【質問者】
辻野佳世子 兵庫県立がんセンター放射線治療科部長
(1)脳転移巣の個数が増加するにつれて「定位照射単独」の適応は小さくなっていきますが,何個以上で適応外とみなすかは施設によって異なります。定位照射専用装置を治療の中軸に据える施設では10個程度,汎用リニアックを使用する施設では4〜5個が適応の境目と考える場合が多いようです。当施設では原則5個以上は適応外としていますが,特に長期予後が期待できる症例では,それ以上でも定位照射単独でフォローする場合もあります。

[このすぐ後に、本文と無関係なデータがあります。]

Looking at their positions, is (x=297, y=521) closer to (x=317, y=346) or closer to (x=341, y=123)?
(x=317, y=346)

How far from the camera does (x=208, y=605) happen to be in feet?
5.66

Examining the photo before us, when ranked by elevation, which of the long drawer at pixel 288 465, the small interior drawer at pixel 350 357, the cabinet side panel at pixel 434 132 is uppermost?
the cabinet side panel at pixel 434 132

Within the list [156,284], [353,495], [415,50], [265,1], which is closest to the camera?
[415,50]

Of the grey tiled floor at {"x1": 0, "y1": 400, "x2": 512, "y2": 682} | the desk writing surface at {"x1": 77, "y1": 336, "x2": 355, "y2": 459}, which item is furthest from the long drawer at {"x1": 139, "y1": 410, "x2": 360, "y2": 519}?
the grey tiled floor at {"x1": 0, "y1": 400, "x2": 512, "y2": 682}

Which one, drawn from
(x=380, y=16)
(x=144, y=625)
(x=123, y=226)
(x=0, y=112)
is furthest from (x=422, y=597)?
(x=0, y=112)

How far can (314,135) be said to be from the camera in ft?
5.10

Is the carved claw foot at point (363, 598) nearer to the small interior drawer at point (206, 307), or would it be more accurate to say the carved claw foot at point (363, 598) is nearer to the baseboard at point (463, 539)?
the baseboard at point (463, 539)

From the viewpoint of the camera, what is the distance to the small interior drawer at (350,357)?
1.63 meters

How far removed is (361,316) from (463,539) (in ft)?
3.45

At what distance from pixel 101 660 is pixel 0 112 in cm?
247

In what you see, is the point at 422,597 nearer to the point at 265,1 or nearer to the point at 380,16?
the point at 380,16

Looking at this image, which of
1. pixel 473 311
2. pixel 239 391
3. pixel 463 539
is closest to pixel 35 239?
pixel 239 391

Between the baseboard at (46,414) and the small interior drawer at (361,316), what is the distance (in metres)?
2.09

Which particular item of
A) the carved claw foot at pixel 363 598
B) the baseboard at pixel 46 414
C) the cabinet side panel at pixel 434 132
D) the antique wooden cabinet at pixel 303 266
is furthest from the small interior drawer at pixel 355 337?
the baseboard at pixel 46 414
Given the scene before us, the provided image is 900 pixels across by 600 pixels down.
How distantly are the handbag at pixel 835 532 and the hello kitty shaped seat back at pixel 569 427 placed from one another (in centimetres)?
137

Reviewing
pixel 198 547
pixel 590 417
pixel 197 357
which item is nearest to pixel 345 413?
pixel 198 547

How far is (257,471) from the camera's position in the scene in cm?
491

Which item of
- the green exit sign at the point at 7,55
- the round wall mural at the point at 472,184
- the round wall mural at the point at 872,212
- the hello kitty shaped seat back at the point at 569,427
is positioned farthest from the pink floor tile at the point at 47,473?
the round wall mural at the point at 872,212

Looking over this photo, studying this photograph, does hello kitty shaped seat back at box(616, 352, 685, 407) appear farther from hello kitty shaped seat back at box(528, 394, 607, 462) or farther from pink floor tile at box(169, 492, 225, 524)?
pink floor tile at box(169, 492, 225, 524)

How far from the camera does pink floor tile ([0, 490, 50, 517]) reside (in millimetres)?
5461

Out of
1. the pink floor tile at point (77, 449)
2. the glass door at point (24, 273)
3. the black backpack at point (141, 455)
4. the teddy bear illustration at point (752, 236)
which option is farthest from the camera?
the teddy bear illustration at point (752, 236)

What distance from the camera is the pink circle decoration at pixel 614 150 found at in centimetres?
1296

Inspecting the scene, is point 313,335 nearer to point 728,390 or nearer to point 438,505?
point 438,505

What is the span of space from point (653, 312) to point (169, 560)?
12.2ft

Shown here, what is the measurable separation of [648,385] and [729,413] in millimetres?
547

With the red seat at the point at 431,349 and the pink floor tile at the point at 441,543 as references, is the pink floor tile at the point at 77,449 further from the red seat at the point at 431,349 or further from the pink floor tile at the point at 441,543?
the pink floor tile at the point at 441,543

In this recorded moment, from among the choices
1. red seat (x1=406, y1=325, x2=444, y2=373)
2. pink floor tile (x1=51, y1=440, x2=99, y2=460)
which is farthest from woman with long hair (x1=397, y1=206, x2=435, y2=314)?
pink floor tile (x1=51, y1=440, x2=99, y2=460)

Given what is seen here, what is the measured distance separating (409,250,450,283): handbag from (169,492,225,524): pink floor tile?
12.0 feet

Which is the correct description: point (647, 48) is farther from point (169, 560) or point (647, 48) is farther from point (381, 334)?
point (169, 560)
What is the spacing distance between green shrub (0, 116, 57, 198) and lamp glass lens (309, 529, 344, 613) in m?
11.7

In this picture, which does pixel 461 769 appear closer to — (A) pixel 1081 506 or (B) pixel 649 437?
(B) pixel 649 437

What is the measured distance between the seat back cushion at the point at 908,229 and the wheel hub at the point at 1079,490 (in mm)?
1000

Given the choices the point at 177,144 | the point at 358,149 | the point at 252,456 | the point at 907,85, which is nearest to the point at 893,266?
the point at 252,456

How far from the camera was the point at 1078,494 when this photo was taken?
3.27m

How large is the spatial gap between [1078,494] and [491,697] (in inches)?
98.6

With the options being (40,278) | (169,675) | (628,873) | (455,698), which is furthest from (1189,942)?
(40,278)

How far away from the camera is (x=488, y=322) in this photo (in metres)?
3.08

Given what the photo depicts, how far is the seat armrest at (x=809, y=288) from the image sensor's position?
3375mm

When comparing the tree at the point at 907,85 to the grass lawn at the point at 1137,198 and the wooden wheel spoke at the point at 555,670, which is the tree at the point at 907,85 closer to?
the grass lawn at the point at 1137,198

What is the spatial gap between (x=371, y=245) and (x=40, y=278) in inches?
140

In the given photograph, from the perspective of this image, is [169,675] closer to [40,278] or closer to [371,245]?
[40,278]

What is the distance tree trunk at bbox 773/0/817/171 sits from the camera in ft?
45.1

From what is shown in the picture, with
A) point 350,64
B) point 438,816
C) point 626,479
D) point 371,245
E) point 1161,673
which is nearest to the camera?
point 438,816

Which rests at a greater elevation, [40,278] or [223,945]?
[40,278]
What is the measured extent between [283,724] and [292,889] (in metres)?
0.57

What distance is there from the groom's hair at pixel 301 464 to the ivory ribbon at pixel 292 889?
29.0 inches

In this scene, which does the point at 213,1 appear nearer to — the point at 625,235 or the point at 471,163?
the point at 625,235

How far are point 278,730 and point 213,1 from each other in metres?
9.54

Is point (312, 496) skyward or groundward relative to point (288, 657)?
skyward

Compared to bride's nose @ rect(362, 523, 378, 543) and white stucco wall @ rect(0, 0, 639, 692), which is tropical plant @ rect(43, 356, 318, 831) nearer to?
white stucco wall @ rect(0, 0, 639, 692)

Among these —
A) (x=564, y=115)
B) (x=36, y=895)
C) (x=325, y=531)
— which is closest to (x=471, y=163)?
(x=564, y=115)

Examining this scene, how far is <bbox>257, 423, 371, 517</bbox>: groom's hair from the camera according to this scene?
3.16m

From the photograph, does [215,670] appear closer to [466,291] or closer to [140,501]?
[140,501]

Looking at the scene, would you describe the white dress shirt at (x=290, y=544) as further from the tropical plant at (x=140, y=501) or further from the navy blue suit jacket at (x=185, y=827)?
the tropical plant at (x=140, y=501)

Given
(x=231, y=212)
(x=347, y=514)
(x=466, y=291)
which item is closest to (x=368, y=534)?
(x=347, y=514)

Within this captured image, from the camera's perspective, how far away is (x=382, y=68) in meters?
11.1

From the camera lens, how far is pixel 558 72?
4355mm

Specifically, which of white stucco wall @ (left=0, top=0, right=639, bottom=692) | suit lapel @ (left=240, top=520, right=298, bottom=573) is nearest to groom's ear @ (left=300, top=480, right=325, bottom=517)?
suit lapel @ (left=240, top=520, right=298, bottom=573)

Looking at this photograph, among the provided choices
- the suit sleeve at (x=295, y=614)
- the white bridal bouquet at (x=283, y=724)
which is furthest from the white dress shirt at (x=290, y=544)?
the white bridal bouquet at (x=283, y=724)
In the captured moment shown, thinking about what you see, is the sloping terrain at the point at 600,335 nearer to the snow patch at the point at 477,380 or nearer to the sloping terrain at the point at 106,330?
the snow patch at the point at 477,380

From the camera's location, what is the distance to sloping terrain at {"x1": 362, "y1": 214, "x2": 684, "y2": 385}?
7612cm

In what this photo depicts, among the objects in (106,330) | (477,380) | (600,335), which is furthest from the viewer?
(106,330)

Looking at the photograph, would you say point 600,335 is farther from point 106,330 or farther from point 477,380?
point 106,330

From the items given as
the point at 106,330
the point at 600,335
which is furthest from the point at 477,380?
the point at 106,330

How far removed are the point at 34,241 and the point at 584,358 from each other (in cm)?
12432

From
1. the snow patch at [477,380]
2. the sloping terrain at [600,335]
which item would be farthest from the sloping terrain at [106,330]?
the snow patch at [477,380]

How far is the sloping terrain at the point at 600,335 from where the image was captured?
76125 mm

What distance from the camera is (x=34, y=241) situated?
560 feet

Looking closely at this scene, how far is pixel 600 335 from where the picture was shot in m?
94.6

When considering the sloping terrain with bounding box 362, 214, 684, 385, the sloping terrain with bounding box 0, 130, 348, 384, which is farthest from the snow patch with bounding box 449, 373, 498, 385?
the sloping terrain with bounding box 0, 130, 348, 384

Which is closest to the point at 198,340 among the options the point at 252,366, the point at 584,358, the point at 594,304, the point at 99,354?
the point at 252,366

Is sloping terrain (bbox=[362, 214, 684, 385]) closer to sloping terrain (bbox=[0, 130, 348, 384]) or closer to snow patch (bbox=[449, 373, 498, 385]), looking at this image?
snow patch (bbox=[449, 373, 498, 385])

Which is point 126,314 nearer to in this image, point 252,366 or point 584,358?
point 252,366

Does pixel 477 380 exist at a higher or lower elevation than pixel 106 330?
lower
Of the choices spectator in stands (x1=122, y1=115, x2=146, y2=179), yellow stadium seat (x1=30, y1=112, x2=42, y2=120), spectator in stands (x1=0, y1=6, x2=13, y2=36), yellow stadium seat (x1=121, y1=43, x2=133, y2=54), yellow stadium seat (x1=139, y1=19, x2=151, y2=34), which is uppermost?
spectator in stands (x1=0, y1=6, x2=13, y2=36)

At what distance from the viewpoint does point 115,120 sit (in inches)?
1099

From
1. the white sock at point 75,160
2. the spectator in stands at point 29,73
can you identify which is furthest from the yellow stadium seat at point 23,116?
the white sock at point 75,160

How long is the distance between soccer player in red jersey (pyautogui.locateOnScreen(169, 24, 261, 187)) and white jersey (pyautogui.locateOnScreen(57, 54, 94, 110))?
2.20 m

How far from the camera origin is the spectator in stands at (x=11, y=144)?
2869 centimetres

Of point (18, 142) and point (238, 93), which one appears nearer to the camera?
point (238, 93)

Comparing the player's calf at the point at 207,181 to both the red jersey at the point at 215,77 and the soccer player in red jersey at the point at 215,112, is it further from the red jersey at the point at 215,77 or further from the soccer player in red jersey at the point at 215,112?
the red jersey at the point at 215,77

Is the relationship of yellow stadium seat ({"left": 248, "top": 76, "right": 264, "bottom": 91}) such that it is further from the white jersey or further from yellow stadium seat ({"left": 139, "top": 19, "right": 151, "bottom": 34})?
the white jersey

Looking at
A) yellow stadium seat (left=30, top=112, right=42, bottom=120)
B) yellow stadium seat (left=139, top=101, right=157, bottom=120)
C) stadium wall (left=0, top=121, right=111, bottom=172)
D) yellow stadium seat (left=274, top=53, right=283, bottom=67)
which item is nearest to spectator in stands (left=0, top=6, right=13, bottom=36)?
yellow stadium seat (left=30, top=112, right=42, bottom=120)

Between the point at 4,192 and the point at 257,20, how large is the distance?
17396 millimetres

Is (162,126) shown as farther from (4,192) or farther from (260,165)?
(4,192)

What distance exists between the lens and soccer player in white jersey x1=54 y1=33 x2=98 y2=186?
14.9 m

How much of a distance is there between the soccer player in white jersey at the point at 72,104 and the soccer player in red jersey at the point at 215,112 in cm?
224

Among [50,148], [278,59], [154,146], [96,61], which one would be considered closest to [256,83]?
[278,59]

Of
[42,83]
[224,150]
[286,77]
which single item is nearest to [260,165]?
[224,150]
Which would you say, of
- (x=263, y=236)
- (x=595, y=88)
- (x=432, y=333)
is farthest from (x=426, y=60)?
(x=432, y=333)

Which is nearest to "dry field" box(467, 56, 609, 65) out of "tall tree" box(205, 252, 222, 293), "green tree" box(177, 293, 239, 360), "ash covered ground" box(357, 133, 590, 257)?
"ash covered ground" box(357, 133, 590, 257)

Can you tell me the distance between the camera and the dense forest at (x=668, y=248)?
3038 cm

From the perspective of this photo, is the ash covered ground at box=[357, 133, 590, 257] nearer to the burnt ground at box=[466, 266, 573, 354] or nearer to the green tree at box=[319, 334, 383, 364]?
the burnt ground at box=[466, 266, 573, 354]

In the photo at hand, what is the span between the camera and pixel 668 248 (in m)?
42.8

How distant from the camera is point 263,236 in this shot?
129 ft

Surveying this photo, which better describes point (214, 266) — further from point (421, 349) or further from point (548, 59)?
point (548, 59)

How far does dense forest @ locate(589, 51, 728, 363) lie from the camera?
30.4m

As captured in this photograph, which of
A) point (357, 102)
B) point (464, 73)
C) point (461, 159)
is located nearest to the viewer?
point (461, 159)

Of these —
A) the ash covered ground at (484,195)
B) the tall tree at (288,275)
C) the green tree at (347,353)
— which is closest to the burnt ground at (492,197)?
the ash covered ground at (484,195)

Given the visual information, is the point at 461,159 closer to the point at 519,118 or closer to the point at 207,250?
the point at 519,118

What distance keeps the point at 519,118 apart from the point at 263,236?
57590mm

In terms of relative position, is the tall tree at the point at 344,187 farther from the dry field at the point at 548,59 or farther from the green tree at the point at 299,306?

(2)高感受性腫瘍,予後不良例,病巣数10個以上,癌性髄膜炎などは,原則的に全脳照射の適応です。少数病巣に対する定位照射との併用という点では,治療の反復を極力避けたい場合には,積極的に全脳照射を併用します。多発症例で病巣サイズにばらつきがある場合,全脳照射施行後に,大きい病変を選んで定位照射を行うこともあります。全脳照射の併用の意義は,回転型強度変調放射線治療(volumetric modulated arc therapy:VMAT)による標的体積内同時ブースト(simultaneous integrated boost:SIB),IMRTやfield-in-field法による線量分布向上,従来の3Gy×10回よりも線量を落とした照射法など,照射技術上の工夫に伴って,今後変遷していく可能性があります。